Charlotte nodded, her eyes wide.
“That was how it was, anger and the threat of tears almost overcoming me, and I thought, ‘Lizzy, you cannot cry in front of Mr Darcy. You must not allow him to get the better of you.’ And then as is oftentimes the case, an amusing thought just…just popped into my head, in time to chase those tears away.”
“An amusing thought?”
“I have always preferred to laugh rather than cry,” Elizabeth said, still pacing to and fro.

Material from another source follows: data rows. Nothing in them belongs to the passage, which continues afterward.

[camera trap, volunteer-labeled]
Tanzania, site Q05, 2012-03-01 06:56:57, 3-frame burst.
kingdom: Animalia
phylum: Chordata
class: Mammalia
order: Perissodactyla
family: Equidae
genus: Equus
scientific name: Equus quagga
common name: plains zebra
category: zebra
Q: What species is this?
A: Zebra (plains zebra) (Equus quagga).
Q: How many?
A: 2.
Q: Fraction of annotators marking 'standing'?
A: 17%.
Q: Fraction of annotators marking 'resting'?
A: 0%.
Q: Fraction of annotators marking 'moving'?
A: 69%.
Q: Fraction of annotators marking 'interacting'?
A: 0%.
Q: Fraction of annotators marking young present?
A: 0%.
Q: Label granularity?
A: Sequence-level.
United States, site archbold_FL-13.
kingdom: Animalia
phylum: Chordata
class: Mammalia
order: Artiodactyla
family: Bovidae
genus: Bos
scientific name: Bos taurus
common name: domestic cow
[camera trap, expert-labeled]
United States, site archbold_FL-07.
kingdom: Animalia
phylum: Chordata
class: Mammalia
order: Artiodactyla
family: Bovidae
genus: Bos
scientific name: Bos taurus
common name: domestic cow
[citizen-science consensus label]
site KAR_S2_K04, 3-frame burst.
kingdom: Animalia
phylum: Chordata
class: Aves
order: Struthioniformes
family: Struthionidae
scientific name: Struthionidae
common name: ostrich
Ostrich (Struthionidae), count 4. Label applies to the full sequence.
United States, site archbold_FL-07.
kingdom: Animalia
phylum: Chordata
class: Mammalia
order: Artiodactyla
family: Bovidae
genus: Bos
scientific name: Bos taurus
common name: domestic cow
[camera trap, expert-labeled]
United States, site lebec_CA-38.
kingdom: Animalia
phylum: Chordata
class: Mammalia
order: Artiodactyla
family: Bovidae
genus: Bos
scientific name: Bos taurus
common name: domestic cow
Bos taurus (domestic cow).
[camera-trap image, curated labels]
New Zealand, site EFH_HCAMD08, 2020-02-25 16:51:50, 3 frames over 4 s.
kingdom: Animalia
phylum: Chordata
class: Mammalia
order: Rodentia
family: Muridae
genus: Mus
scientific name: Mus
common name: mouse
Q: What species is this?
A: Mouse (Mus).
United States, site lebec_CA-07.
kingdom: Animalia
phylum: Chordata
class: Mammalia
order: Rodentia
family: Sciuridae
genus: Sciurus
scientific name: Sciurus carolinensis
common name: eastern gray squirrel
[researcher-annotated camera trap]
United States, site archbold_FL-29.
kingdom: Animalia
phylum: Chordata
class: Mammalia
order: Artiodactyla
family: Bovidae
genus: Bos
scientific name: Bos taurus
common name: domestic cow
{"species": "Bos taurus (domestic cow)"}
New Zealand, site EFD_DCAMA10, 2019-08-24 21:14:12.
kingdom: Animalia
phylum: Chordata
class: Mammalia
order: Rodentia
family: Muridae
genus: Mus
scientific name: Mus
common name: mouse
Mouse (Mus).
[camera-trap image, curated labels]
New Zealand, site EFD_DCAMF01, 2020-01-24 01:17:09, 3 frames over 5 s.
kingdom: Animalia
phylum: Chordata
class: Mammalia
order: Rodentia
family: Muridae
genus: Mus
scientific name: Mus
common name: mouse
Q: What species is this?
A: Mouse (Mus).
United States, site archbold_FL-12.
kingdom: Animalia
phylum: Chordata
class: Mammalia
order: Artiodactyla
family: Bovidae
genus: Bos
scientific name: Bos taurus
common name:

“I started thinking about what I could say that would, on later reflection, be a laugh for me. A joke, or some little quip to soothe the wounds of my heart. But somehow in the midst of thinking of that, I had the most perverse notion.”
“Which was?”
“How odd it is that he should wish to be connected with such a family—my family—who are so very abhorrent to him. Would he call my mother his own? Lydia, an equal to his own sister? That Jane, whose heart is yet broken due to his actions against her, would be his family too? And that was when it came to me, the most hilarious thought of all.”
Charlotte swallowed heavily. “Which was?”
“That the best, most complete revenge I could have on Mr Darcy would be to accept him!” Elizabeth laughed. It sounded a bit hysterical even to her own ears. “Fancy that, Charlotte! A finer punishment does not exist than if I were to accept him.”
“So you accepted him for the purpose of vengeance? Forgive me, Eliza, but I am not seeing the humour in that.”
“I did not accept him at all, in fact, and it is you whom I may thank. I heard you enter the house, I panicked, and shooed him out of the room.”
“Which is when I came upon you. But he thinks he is engaged to you?”
Elizabeth waved her hand dismissively. “Who knows what a man like that thinks?”
What she was thinking of was how humorous it all really was.
Imagine Lydia and Kitty at Pemberley! She had never seen it of course, so her imaginings were limited, but it was sure to be much like Rosings.
Imagine them scampering around such a place, bickering and yelling and knocking over priceless family heirlooms! She giggled.
“Eliza? My dear, you cannot think any of this is funny?”
“No, no…I only had a vision in my mind of my sisters misbehaving in Mr Darcy’s home. You saw how he was at Netherfield—it could only be ten times worse in his own home! Only imagine it!” Elizabeth’s giggle was just short of a cackle.
It seemed Charlotte was now the one whose head ached, for she rubbed at her forehead, wincing. “You cannot speak in earnest.”
“See if I am not,” Elizabeth retorted, imagining how it would be the day that she told him why she disliked his family. How she considered a permanent alliance with Lady Catherine a degradation to anyone who valued good sense and manners over presumption and pompousness!
“I must return to Lady Catherine’s drawing room,” Charlotte said. “Mr Darcy, I believe, has preceded me, but Elizabeth, pray do nothing at present. Do not see him more tonight, for your spirits are too…unsettled.”
“Of course,” Elizabeth said, her mind still whirling with all the many things she wished she had said or might someday say to Mr Darcy, to give him the set down he so richly deserved.